#### [What is being asked]
Copy all the entries below exactly, but not the pictures.

#### [Data extract]
§ §
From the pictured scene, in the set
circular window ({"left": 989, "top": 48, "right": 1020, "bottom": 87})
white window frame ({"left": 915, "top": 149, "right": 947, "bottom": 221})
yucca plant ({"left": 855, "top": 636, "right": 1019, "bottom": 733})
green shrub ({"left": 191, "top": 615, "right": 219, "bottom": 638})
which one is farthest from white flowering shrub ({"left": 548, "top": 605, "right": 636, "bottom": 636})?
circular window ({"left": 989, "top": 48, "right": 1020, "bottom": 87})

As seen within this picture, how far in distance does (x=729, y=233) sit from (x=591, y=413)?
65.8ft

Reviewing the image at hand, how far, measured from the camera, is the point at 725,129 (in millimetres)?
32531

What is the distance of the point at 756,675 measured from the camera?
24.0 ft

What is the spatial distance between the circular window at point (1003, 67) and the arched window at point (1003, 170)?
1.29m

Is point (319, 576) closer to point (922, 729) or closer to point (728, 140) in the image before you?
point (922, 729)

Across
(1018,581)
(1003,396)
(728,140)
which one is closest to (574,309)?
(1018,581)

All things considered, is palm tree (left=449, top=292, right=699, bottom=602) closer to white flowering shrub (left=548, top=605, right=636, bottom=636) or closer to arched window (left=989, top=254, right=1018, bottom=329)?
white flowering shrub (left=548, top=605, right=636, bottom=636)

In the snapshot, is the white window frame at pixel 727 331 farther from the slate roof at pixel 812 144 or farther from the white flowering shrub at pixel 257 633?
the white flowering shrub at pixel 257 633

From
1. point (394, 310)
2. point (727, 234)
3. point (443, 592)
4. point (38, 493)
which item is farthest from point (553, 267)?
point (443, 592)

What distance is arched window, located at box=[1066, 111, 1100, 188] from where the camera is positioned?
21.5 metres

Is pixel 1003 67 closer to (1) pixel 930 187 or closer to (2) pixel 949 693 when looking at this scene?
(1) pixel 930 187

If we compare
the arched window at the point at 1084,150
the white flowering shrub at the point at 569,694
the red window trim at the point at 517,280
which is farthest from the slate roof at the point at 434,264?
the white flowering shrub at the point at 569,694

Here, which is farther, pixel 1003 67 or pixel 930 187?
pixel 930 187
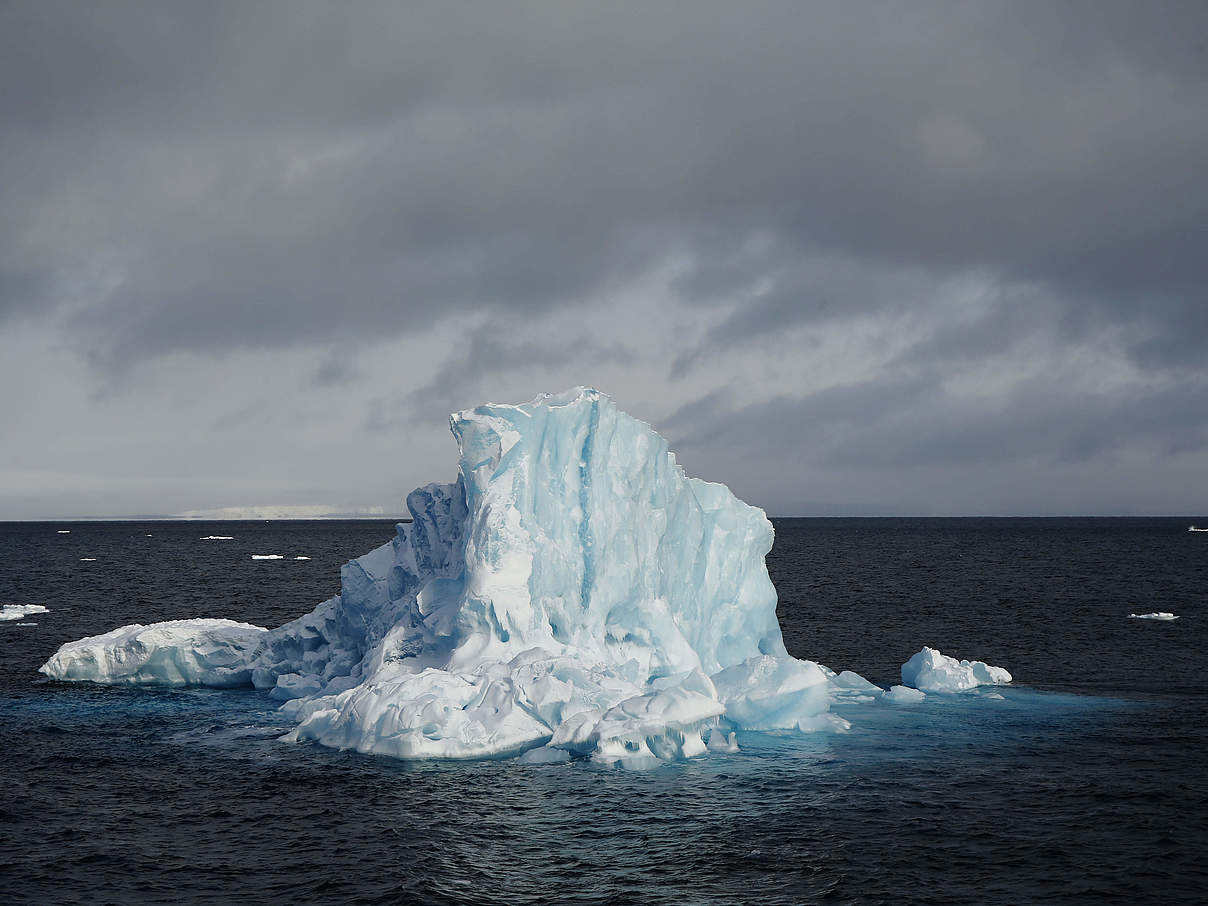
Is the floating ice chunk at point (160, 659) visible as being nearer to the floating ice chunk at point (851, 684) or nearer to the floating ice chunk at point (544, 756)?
the floating ice chunk at point (544, 756)

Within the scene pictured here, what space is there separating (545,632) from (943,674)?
13278 millimetres

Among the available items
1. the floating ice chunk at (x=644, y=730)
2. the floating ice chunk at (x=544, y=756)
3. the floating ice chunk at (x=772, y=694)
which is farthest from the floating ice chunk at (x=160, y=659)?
the floating ice chunk at (x=772, y=694)

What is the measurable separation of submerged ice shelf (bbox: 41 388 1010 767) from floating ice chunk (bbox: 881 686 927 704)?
0.07m

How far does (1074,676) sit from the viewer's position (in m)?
34.0

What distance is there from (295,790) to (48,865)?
465cm

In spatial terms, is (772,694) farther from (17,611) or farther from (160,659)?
(17,611)

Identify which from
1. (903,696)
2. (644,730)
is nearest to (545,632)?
(644,730)

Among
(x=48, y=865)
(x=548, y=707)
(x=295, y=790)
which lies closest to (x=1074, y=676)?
(x=548, y=707)

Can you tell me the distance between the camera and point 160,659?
31453 mm

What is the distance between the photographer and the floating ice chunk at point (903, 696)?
93.5 feet

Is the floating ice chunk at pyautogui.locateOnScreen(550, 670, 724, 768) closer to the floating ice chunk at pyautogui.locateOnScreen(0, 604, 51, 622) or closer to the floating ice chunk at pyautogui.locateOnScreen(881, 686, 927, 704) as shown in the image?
the floating ice chunk at pyautogui.locateOnScreen(881, 686, 927, 704)

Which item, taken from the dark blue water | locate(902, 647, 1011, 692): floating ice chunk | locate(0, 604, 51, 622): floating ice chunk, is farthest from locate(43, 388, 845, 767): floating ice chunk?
locate(0, 604, 51, 622): floating ice chunk

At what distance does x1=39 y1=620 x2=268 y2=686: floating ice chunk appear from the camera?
1235 inches

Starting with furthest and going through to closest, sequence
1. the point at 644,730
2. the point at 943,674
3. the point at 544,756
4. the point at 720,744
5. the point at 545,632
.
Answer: the point at 943,674, the point at 545,632, the point at 720,744, the point at 544,756, the point at 644,730
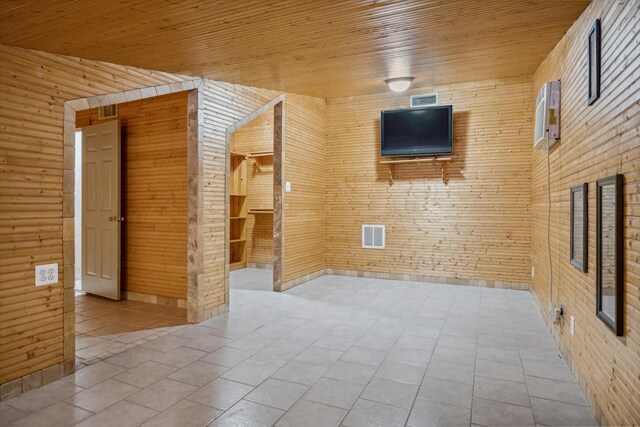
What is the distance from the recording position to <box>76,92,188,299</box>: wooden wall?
4988mm

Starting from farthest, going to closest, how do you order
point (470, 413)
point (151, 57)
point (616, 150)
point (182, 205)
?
1. point (182, 205)
2. point (151, 57)
3. point (470, 413)
4. point (616, 150)

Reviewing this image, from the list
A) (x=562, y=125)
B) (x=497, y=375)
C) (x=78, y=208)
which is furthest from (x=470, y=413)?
(x=78, y=208)

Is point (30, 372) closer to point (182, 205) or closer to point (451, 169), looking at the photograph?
point (182, 205)

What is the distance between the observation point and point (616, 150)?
223 cm

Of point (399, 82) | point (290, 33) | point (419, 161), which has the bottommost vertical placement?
point (419, 161)

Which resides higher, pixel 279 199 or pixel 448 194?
pixel 448 194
§ §
#### [Exercise answer]
From the pictured scene, in the set
circular window ({"left": 989, "top": 48, "right": 1020, "bottom": 87})
white window frame ({"left": 915, "top": 149, "right": 947, "bottom": 221})
yucca plant ({"left": 855, "top": 636, "right": 1019, "bottom": 733})
green shrub ({"left": 191, "top": 615, "right": 219, "bottom": 638})
which one is farthest from white flowering shrub ({"left": 548, "top": 605, "right": 636, "bottom": 636})?
circular window ({"left": 989, "top": 48, "right": 1020, "bottom": 87})

As seen within this picture, how far in distance does (x=729, y=233) sit from (x=591, y=413)?
65.8ft

Reviewing the image at hand, how far, measured from the camera, is the point at 725,129 (in millimetres)?
32531

What is the distance of the point at 756,675 measured from the camera?
24.0 ft

What is the spatial distance between the circular window at point (1003, 67) and the arched window at point (1003, 170)?
1.29m

Is point (319, 576) closer to point (922, 729) or closer to point (728, 140) in the image before you?
point (922, 729)

Across
(1018,581)
(1003,396)
(728,140)
which one is closest to (574,309)?
(1018,581)

All things considered, is palm tree (left=449, top=292, right=699, bottom=602) closer to white flowering shrub (left=548, top=605, right=636, bottom=636) or closer to arched window (left=989, top=254, right=1018, bottom=329)?
white flowering shrub (left=548, top=605, right=636, bottom=636)

In the snapshot, is the white window frame at pixel 727 331 farther from the slate roof at pixel 812 144 or farther from the white flowering shrub at pixel 257 633?
the white flowering shrub at pixel 257 633

From
1. point (394, 310)
2. point (727, 234)
3. point (443, 592)
4. point (38, 493)
which item is farthest from point (553, 267)?
point (443, 592)

What distance is arched window, located at box=[1066, 111, 1100, 188] from where the camera is positioned?
21.5 metres

Is pixel 1003 67 closer to (1) pixel 930 187 or closer to (2) pixel 949 693 when looking at this scene?
(1) pixel 930 187

If we compare
the arched window at the point at 1084,150
the white flowering shrub at the point at 569,694
the red window trim at the point at 517,280
which is farthest from the slate roof at the point at 434,264?
the white flowering shrub at the point at 569,694

Here, which is farther, pixel 1003 67 or pixel 930 187?
pixel 930 187
Is the floating ice chunk at point (160, 659) visible as being nearer to the floating ice chunk at point (851, 684) or nearer to the floating ice chunk at point (544, 756)?
the floating ice chunk at point (544, 756)

Within the scene pictured here, what space is there separating (545,632) from (943,674)?
13278 millimetres

Among the available items
1. the floating ice chunk at (x=644, y=730)
2. the floating ice chunk at (x=544, y=756)
3. the floating ice chunk at (x=772, y=694)
which is farthest from the floating ice chunk at (x=160, y=659)?
the floating ice chunk at (x=772, y=694)

What is the measurable separation of submerged ice shelf (bbox: 41 388 1010 767) from floating ice chunk (bbox: 881 686 927 704)?
0.07m

How far does (1074,676) sit from the viewer's position (in m)?
34.0

What distance is there from (295,790) to (48,865)?
465cm

In spatial terms, is (772,694) farther from (17,611) or farther from (160,659)?
(17,611)

Identify which from
1. (903,696)
2. (644,730)
is nearest to (545,632)?
(644,730)

Among
(x=48, y=865)
(x=548, y=707)
(x=295, y=790)
which lies closest to (x=1074, y=676)?
(x=548, y=707)

Can you tell me the distance between the camera and point 160,659?
31453 mm

What is the distance between the photographer and the floating ice chunk at point (903, 696)?
93.5 feet

Is the floating ice chunk at pyautogui.locateOnScreen(550, 670, 724, 768) closer to the floating ice chunk at pyautogui.locateOnScreen(0, 604, 51, 622) or closer to the floating ice chunk at pyautogui.locateOnScreen(881, 686, 927, 704) as shown in the image?
the floating ice chunk at pyautogui.locateOnScreen(881, 686, 927, 704)

Which item, taken from the dark blue water | locate(902, 647, 1011, 692): floating ice chunk | locate(0, 604, 51, 622): floating ice chunk, is farthest from locate(43, 388, 845, 767): floating ice chunk?
locate(0, 604, 51, 622): floating ice chunk

At what distance does x1=39 y1=620 x2=268 y2=686: floating ice chunk appear from the camera?
1235 inches

Starting with furthest and going through to closest, sequence
1. the point at 644,730
2. the point at 943,674
3. the point at 544,756
4. the point at 720,744
5. the point at 545,632
.
Answer: the point at 943,674, the point at 545,632, the point at 720,744, the point at 544,756, the point at 644,730
What is the distance from the recording position to <box>76,92,188,299</box>: wooden wall?
4988mm

Starting from farthest, going to closest, how do you order
point (470, 413)
point (151, 57)
point (616, 150)
point (182, 205)
?
1. point (182, 205)
2. point (151, 57)
3. point (470, 413)
4. point (616, 150)

Reviewing this image, from the list
A) (x=562, y=125)
B) (x=497, y=375)
C) (x=78, y=208)
which is furthest from (x=470, y=413)?
(x=78, y=208)

Is point (30, 372) closer to point (182, 205) or closer to point (451, 169), looking at the photograph?
point (182, 205)

What is the distance between the observation point and point (616, 150)?
223 cm

Of point (399, 82) | point (290, 33) | point (419, 161), which has the bottommost vertical placement?
point (419, 161)

Which resides higher, pixel 279 199 or pixel 448 194?
pixel 448 194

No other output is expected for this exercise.